→ Goal of the exercise:
Could you reproduce every one of the rows below word for word, giving only their text and omitting the pictures?

--- Dataset entries Enclosed Below ---

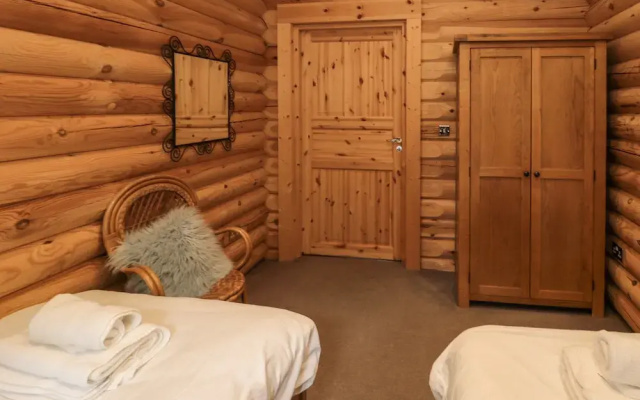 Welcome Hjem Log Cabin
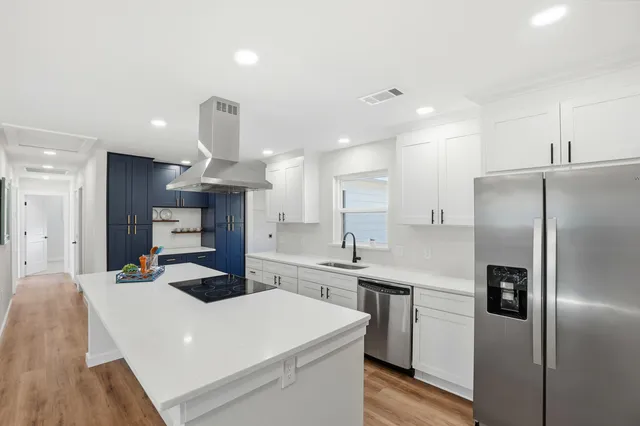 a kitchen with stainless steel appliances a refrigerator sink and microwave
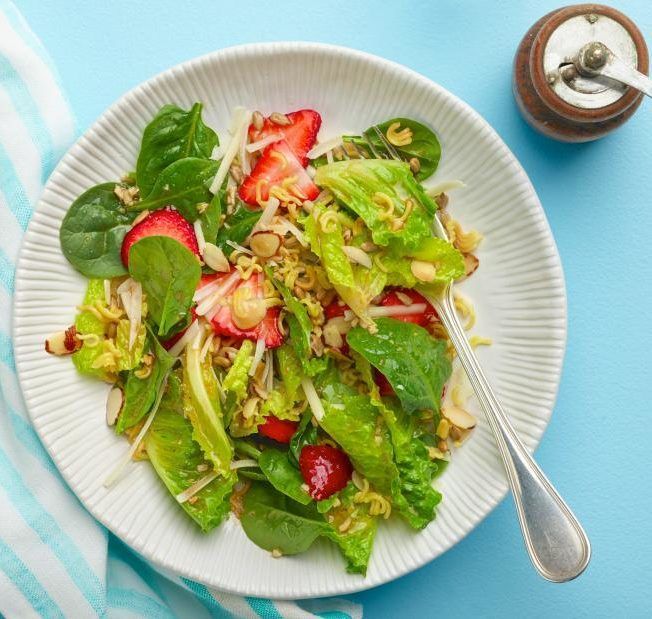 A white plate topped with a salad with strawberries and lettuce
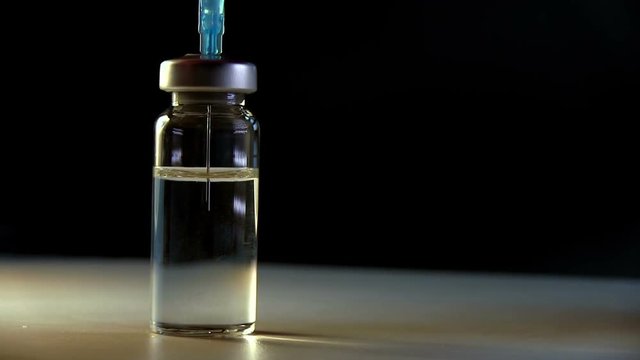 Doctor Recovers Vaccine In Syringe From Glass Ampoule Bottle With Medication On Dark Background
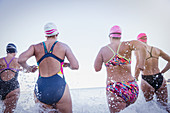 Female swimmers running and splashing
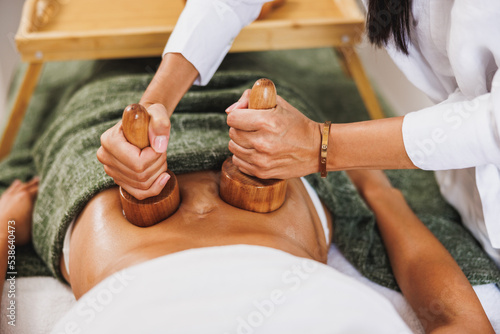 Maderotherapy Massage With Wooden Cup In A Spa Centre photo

--- End of Enclosed Dataset entries ---

→ Task solution:
 Welcome Hjem Log Cabin
 a kitchen with stainless steel appliances a refrigerator sink and microwave
 A white plate topped with a salad with strawberries and lettuce
 Doctor Recovers Vaccine In Syringe From Glass Ampoule Bottle With Medication On Dark Background
 Female swimmers running and splashing
 Maderotherapy Massage With Wooden Cup In A Spa Centre photo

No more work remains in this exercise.